1. Background

There is a batch task on line that reads yesterday’s data in batches, goes through a series of processes, and inserts it into today’s table. The table structure is as follows:

CREATE TABLE `detail_yyyyMMdd` (
  `id` bigint(20) NOT NULL AUTO_INCREMENT COMMENT 'primary key',
  `batch_no` varchar(64) NOT NULL COMMENT 'Lot Number',
  `order_id` varchar(64) NOT NULL COMMENT 'order ID',
  `user_id` varchar(64) NOT NULL COMMENT 'user ID',
  `status` varchar(4) NOT NULL COMMENT 'state',
  `product_id` varchar(32) NOT NULL COMMENT 'product ID'.PRIMARY KEY (`id`),
  KEY `idx_batchno_userid` (`batch_no`,`user_id`)
) ENGINE=InnoDB DEFAULT CHARSET=utf8 COMMENT='List';
Copy the code

Because of the large amount of data, the batch read yesterday, the use of paging query limit statement, query SQL is as follows:

SELECT id,batch_no,order_id,user_id,status,product_id FROM detail_yyyyMMdd WHERE batch_no='batch_type_yyyyMMdd LIMIT? ,? ;Copy the code

From a certain day, customer service frequently received customer complaints, feedback data is not updated.

2. Troubleshooting

Preliminary investigation, customer feedback data did not insert. After some service logs were added online, the result set of the second query was found to have duplicate data with the result set of the first query.

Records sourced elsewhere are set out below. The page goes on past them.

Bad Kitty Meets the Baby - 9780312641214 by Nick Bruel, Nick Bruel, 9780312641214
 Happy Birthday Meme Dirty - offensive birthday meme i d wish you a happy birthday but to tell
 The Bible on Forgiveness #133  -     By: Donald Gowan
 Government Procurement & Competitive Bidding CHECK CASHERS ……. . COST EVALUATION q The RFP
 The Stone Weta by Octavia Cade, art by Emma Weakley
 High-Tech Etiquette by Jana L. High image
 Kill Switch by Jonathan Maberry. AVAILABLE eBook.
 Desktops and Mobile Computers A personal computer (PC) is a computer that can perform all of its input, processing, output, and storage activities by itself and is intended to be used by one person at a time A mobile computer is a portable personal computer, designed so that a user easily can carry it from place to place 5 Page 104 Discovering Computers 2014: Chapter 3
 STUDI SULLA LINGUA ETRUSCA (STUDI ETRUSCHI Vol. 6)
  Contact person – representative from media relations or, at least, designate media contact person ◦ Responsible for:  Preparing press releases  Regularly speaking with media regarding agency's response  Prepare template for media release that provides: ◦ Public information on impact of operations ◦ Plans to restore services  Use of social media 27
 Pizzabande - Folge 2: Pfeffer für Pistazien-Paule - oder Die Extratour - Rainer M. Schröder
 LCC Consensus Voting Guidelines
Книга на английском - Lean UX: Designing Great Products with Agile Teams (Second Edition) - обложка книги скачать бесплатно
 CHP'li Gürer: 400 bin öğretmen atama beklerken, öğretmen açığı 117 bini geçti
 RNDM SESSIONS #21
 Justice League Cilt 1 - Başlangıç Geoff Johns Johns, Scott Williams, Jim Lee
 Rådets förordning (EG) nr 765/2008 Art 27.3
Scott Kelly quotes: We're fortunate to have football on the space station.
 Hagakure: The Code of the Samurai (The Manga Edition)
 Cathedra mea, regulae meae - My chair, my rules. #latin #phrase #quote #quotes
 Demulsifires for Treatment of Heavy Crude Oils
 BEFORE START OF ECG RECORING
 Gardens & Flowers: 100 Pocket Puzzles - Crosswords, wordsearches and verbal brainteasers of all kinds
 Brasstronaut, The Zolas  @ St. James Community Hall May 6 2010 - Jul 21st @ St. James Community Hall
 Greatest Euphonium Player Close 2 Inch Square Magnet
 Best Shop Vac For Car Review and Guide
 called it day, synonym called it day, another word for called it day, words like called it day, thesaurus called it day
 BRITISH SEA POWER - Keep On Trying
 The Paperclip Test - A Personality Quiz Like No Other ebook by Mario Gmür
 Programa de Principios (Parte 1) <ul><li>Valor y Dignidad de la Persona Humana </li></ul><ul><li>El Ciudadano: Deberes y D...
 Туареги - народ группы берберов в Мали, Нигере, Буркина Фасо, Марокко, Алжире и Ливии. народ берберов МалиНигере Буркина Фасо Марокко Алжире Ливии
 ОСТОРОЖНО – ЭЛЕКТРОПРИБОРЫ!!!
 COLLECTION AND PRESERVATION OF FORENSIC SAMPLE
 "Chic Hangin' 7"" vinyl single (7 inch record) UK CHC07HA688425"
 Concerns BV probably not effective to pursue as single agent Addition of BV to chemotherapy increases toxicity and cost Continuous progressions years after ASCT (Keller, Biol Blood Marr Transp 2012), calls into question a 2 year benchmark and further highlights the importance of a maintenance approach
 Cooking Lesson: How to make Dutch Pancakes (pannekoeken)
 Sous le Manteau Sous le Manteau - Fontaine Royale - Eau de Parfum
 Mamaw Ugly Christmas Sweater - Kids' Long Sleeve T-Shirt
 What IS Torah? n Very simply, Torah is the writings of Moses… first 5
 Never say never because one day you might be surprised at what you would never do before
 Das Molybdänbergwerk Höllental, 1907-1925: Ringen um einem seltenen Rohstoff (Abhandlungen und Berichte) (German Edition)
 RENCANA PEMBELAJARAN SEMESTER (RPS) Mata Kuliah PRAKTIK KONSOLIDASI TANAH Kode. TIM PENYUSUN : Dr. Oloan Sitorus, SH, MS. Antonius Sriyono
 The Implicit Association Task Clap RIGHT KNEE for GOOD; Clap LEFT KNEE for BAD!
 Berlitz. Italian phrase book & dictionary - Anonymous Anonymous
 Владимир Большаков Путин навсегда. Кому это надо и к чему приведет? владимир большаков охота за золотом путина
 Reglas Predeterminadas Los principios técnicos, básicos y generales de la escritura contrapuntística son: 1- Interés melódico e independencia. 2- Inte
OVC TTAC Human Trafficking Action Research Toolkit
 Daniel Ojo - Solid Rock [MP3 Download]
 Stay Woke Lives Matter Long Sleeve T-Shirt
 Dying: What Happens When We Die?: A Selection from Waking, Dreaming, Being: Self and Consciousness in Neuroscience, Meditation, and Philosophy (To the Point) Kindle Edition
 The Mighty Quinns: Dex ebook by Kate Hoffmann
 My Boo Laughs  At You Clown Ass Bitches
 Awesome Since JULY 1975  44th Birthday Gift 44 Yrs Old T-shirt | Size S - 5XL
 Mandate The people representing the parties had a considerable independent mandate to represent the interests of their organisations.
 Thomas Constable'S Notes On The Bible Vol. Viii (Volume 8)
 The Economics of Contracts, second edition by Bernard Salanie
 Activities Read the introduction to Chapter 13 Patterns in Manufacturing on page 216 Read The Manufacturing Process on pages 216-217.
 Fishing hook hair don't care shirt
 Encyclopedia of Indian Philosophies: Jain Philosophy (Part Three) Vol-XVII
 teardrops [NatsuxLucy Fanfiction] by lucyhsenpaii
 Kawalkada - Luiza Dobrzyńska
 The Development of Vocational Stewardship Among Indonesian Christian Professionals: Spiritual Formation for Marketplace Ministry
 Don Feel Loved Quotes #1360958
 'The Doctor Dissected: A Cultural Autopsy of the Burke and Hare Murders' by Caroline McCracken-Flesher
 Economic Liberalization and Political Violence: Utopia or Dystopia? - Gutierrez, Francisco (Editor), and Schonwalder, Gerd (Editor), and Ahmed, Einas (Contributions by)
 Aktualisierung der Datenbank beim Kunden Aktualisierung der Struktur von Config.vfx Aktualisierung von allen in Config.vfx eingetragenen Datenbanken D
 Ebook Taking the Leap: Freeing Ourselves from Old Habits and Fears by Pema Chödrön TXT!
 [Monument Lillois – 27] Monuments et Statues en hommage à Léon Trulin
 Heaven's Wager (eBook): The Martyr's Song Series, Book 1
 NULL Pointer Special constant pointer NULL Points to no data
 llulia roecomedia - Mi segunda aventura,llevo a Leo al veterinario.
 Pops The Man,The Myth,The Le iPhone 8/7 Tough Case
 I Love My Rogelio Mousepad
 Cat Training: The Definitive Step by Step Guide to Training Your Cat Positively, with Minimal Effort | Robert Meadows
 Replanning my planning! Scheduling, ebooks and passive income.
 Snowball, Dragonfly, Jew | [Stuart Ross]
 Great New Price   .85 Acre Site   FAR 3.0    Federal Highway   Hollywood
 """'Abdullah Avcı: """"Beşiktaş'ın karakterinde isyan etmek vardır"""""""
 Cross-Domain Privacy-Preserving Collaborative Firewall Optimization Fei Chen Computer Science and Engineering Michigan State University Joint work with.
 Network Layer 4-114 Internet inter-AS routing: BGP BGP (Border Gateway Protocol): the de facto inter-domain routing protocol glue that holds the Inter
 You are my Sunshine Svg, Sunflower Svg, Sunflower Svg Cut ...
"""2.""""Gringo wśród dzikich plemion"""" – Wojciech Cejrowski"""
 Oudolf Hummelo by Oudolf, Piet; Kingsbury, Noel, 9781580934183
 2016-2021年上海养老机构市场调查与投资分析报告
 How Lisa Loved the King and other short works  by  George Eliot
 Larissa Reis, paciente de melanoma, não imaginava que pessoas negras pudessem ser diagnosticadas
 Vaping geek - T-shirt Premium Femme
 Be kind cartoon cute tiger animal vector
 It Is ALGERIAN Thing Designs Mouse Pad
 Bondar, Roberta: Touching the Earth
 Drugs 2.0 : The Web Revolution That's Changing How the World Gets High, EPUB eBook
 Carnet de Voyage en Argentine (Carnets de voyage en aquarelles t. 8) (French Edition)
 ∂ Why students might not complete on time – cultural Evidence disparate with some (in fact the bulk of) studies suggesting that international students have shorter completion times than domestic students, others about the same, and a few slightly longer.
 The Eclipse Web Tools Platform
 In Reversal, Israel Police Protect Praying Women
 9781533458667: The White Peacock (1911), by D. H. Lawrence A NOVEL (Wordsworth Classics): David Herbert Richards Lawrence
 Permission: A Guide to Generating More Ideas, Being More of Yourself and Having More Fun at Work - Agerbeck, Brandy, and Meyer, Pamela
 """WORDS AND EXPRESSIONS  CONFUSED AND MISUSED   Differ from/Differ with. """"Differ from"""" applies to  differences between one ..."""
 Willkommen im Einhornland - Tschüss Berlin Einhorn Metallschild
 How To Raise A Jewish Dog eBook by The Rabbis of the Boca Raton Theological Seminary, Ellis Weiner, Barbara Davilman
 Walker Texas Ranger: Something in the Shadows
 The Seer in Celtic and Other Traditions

After communicating with THE DBA, we confirmed that a database change was made the day before the outbreak of customer complaints. In order to solve a slow query problem, the brother team added an index and changed the SQL as follows:

ALTER TABLE `detail_yyyyMMdd` ADD INDEX `idx_batchno_status_productid` (`batch_no`, `status`, `product_id`);
Copy the code

DBA analysis shows that the idx_batchNO_userID index is used in paging query before the SQL change goes online, and idx_batchNO_status_producTID is used after the SQL change goes online. However, a large number of repeated records exist in this index. As a result, the data in each paging query may be repeated with the previous one.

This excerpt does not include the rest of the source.